== DATASET ENTRIES
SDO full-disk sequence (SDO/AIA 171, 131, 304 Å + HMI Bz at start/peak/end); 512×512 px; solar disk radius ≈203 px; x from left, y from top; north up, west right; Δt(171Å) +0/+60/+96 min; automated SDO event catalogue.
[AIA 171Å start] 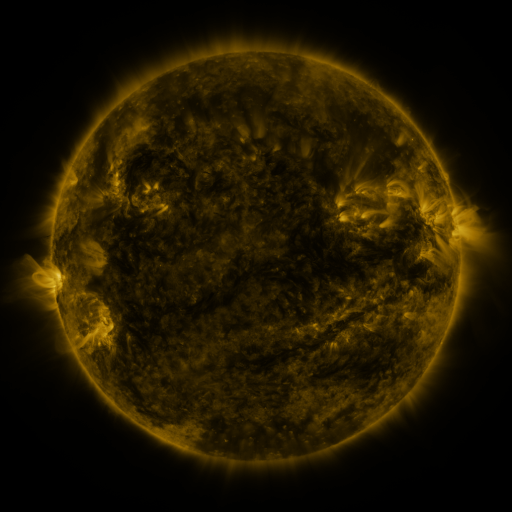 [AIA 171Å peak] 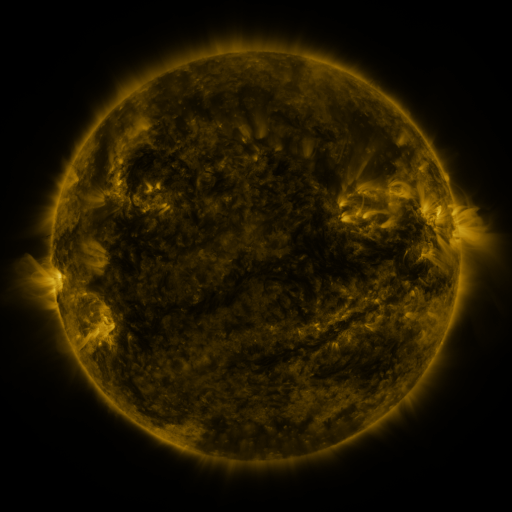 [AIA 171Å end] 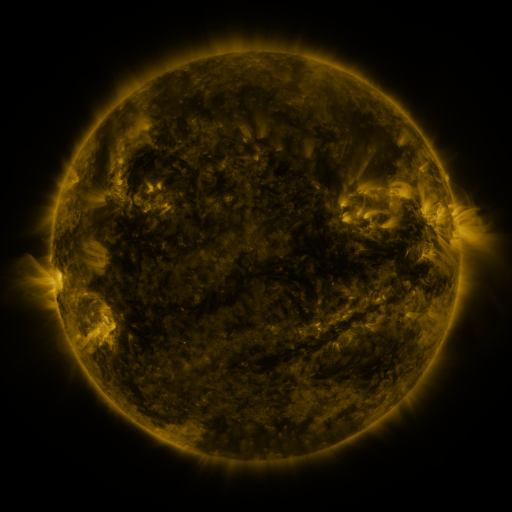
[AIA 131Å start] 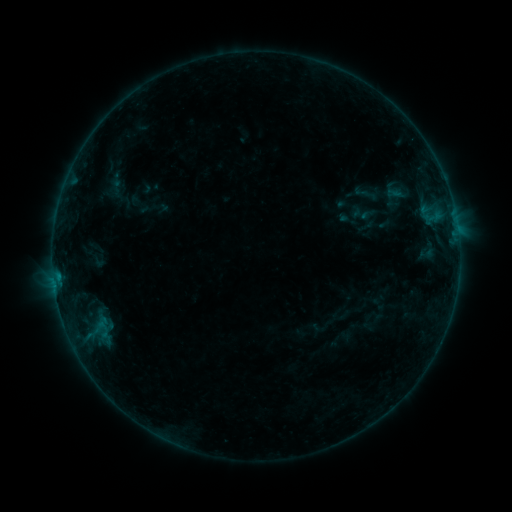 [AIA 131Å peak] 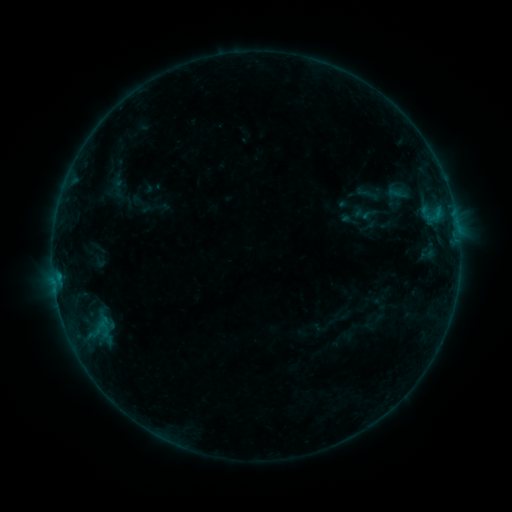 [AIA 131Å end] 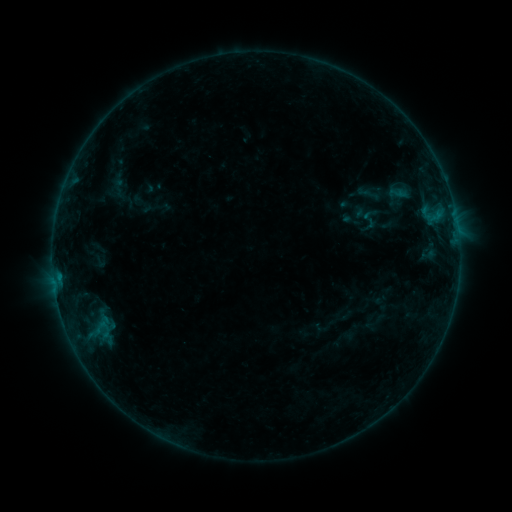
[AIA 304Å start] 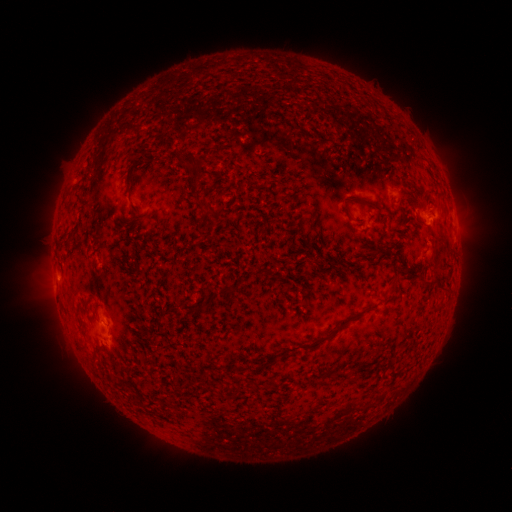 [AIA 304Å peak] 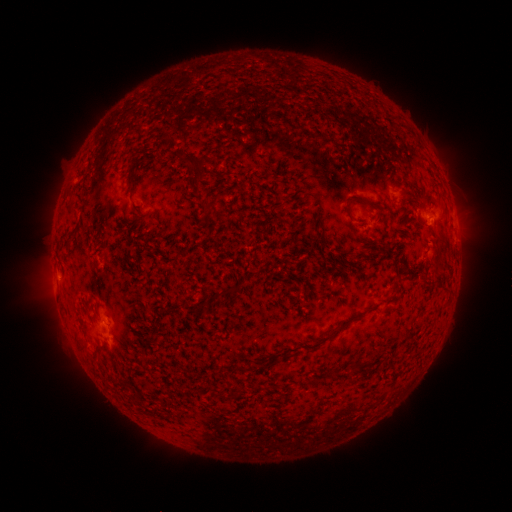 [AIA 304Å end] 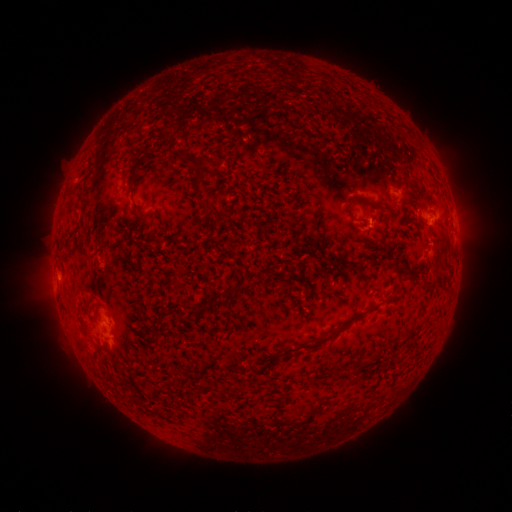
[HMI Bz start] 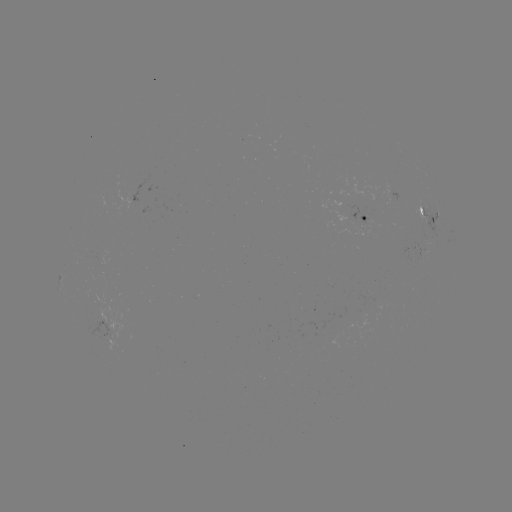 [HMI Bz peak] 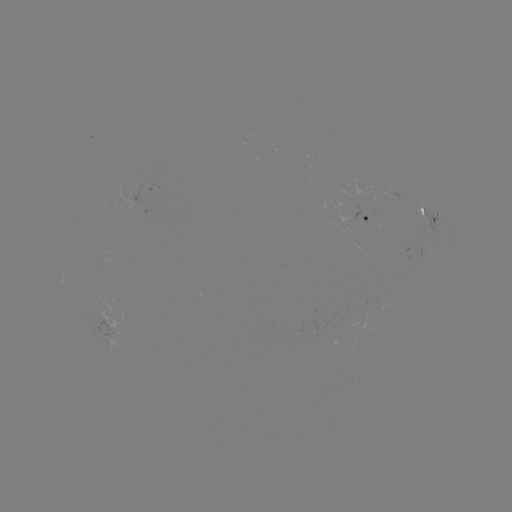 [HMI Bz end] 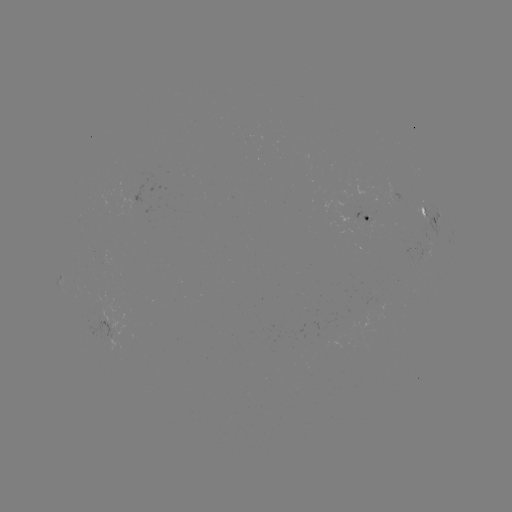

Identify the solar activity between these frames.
emerging-flux region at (368, 221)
====
> _PROBLEM STATEMENT_
Find every line in the material above that contains the word "solar" and copy each of those lines. Case counts.

> _EXERCISE RESPONSE_
SDO full-disk sequence (SDO/AIA 171, 131, 304 Å + HMI Bz at start/peak/end); 512×512 px; solar disk radius ≈203 px; x from left, y from top; north up, west right; Δt(171Å) +0/+60/+96 min; automated SDO event catalogue.
Identify the solar activity between these frames.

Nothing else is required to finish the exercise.